Während Geiers ersten Berufsjahren gab es noch in jeder deutschen Stadt einen Puppendoktor - oft tauschten sie sich untereinander aus. "In großen Städten gab es mehrere Puppendoktoren und auf dem Lande reparierte meist der zuständige Friseur die Spielzeuge", weiß Geier. Nach einer Lehre zum Schneider absolvierte er mit 20 Jahren ein Praktikum bei einem Puppendoktor. Als Bruder von fünf Schwestern waren Puppen als Spielzeug für ihn normal. Während er sich damit beschäftigte, spielten die Mädchen mit seiner Modelleisenbahn.

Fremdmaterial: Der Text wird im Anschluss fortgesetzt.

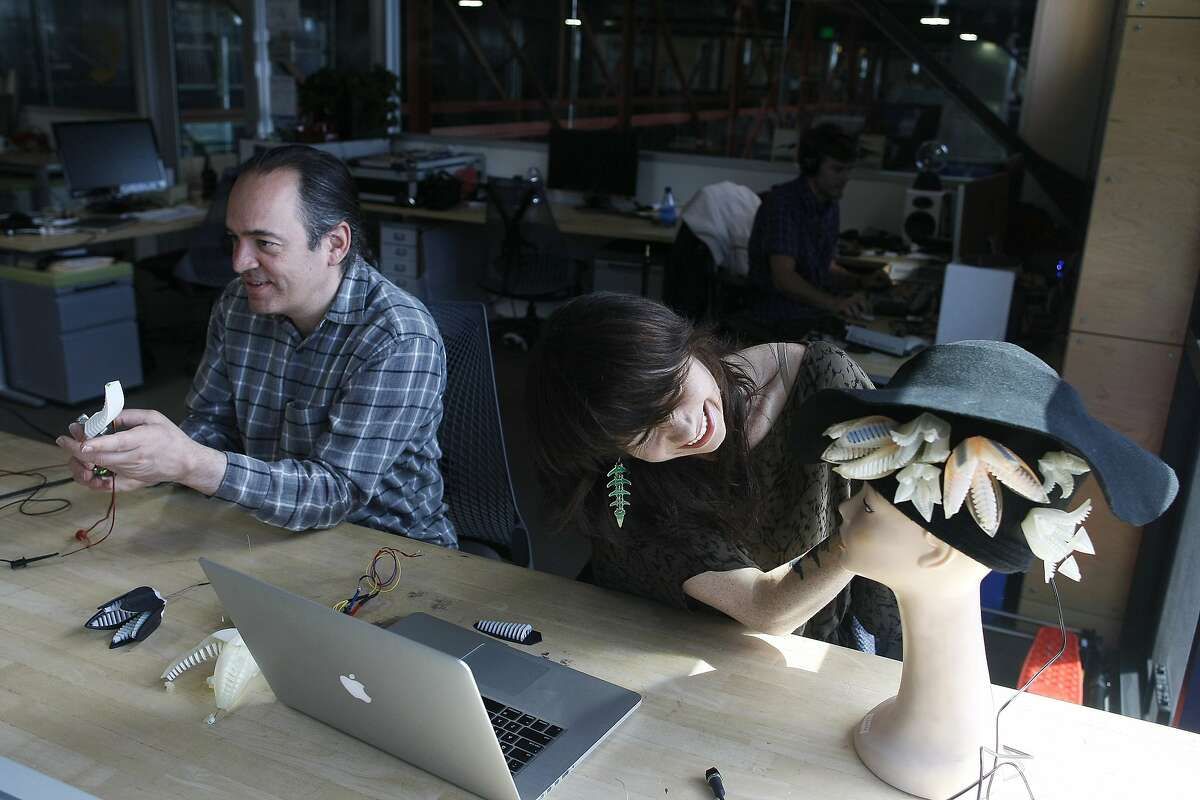 Artists in residence Paolo Salvagione, left, and Mikaela Holmes work on their pieces at Autodesk in San Francisco, Calif. on Wednesday, June 11, 2014. Autodesk features machinery and 3d printers for the artists to use.
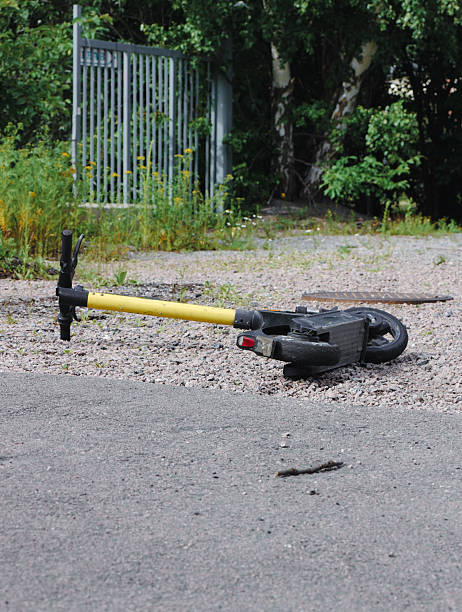istock A rental scooter discarded on the street 2227524024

"Puppendoktor ist ein künstlerischer Beruf", erklärt der Franke, weist aber darauf hin, dass seine Tätigkeit vor allem auch psychologisch anspruchsvoll ist."Hinter jeder Puppe steckt ein Mensch, der an ihr hängt und mit ihr aufgewachsen ist", berichtet Geier. Vorrangig seien es Erwachsene, die an ihn herantreten und ihre historischen Puppen und Teddys reparieren lassen möchten. "Natürlich heile ich auch mal eine Baby Born oder eine Barbie. Meist sind aber alte Puppen meine Patienten."
Günter Geier blickt auf viele verzwickte Fälle und auch außergewöhnliche Patienten zurück. Als Beispiel fällt ihm spontan das Kaiserbaby ein - eine Puppe, die nach dem letzten deutschen Kaiser Wilhelm II. geformt und benannt ist. Nur wenige von diesen Puppen wurden zu Beginn des 19. Jahrhunderts angefertigt und sind unter Sammlern äußerst begehrt. Im Internet erzielen sie derzeit Preise bis zu 18000 Euro.
Solche und andere historische Puppen hatte Geier schon mehrfach vor sich. Mancher Fall war so schwierig, dass er schon einmal drei Tage daran gesessen hat. Modellieren, Schleifen, Färben und Nähen gehören zu seinem Beruf - die alten Puppen sind oft aus Pappmacheé, Celluloid oder Porzellan.
Geier kennt sich zudem mit Marionetten aus, gibt Marionettenbaukurse und berät über Puppenpflege. Auch die "normalen" Puppen zuhause könne jeder einfach schützen: "Werden Puppen mit Vaseline eingeschmiert, blättert die Farbe nicht so schnell ab. Und wenn ein Teddy von Motten befallen ist, einfach in eine Plastiktüte einwickeln und ins Gefrierfach legen", rät der Profi.
Auch die Haare einer Puppe solle der Besitzer öfter einmal kämmen und ab und an auch mit mildem Shampoo waschen. Mütter sollten allerdings unbedingt davon Abstand nehmen, die leblosen Spielgefährten ihrer Kinder zum Reinigen in die Waschmaschine zu stecken.